[Community Puzzle] Running Up That Hill

Finished.
Not so easy
And they are solutions with non invertible matrix

What?
They are invertible if you choose them correctly.

Off course,
If you choose them correctly.

This has been a fun puzzle so far… my knowledge of linear algebra is over 30 years old and dusty.

I’m stuck with only being able to get the 2x2 hill challenges. My code times out for 3x3 or more. I’m brute force checking for hill values.

I have tried to compute this like AB mod 45 = C.
So, A = CBt(B Bt)i

My matrix classes only handle integers… and when I compute (B Bt)i I get all 0 values. Perhaps this is because I’m not taking into account the “mod 45” Do I need to scale up the matrix to avoid fractions? Do I need to make my matrix class handle doubles? (I’m in Java)

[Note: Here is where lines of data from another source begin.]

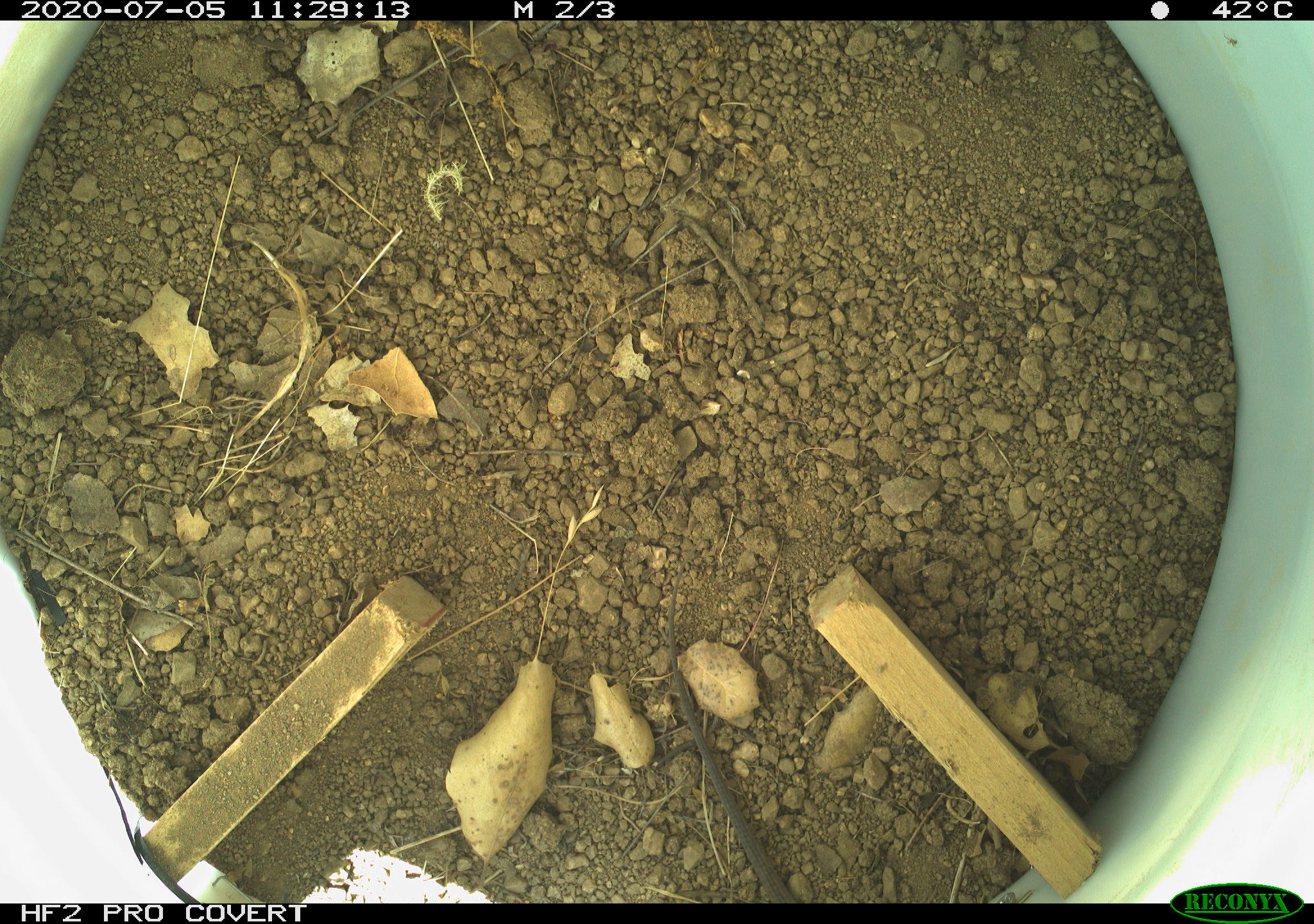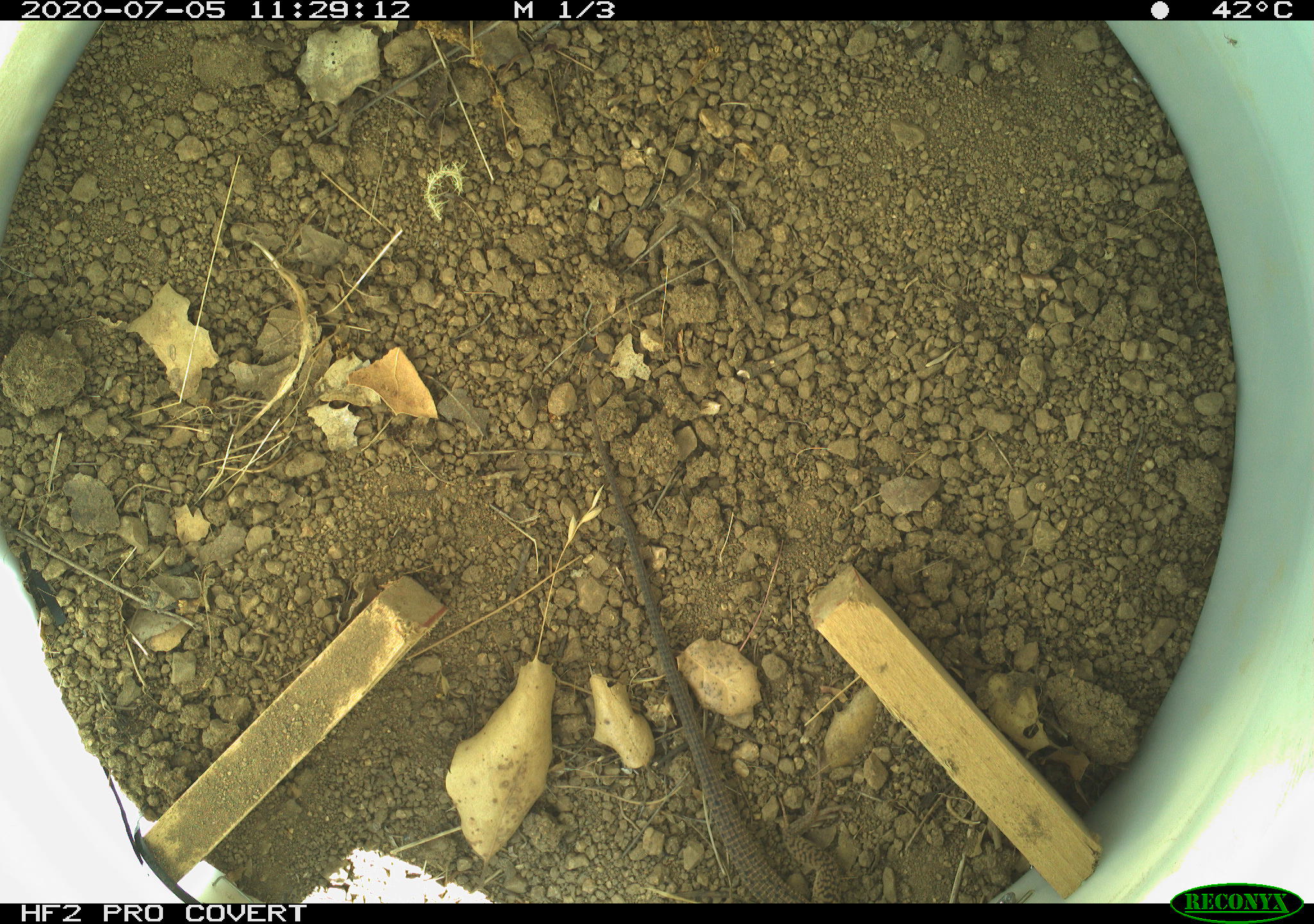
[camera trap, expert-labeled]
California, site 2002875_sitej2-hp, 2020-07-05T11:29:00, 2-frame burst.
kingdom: Animalia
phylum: Chordata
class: Reptilia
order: Squamata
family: Teiidae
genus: Aspidoscelis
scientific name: Aspidoscelis tigris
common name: western whiptail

You have to compute the matrix inverse with a non-prime modulus.
Use Gauß elimination.

Now I’m pre-computing a map of the modular inverse of all numbers from 0 to 44 for mod 45 in an initialization step. Almost half of the numbers don’t have modular inverses. I’m using this map to reduce the pivot to 1. My code works for the first test case, but not for the second.

The inverse that I’m trying to compute is of (B Bt).

I’m doing that because I’m solving like this: A = C Bt (B Bt)i Am I on the right track with this?

Whenever I multiply matrices together I’m doing mod 45 on it. Also, if an entire matrix has a greatest common factor, I reduce the matrix by that GCF.

For the second test case we have this B:

17, 30, 13, 36, 15, 21, 31
24, 23, 28, 24, 36, 24, 14

So, I have B Bt mod 45:
6, 24
24, 33

There’s GCD of 3 so I reduce B Bt to:
2, 8
8, 11

But I can’t compute the inverse of this matrix because I hit on the problem of no modular inverse. Even if I swap the rows I have this problem. For example, when I make the first pivot 1 and then reduce the numbers below it to 0 I get:

1, 4
0, 24

But 24 does not have a modular inverse for us. I hit on the same problem even if I reverse the rows.

Am I barking up the wrong tree here? Thanks.

Read some earlier comments, same issue was discussed.
When you encounter a non-invertible pivot, you need to modify your matrix. There are matrix operations that make the next pivot invertible without modifying the solution.

I abandoned the approach of solving this: A = C Bt (B Bt)i

I’m solving for the hill matrix a different way - with square matrix subsets of B and C.

Decrypting is tricky because I need to invert the hill matrix but that is also working now.

All of the test cases in the puzzle are solved, however when I submit I’m at 93% with ‘Another 6x6’ failing.

Not sure what to do because I can’t see the test inputs so I can’t diagnose where it’s failing.

You can send me your code (in private), I’ll send back what’s wrong.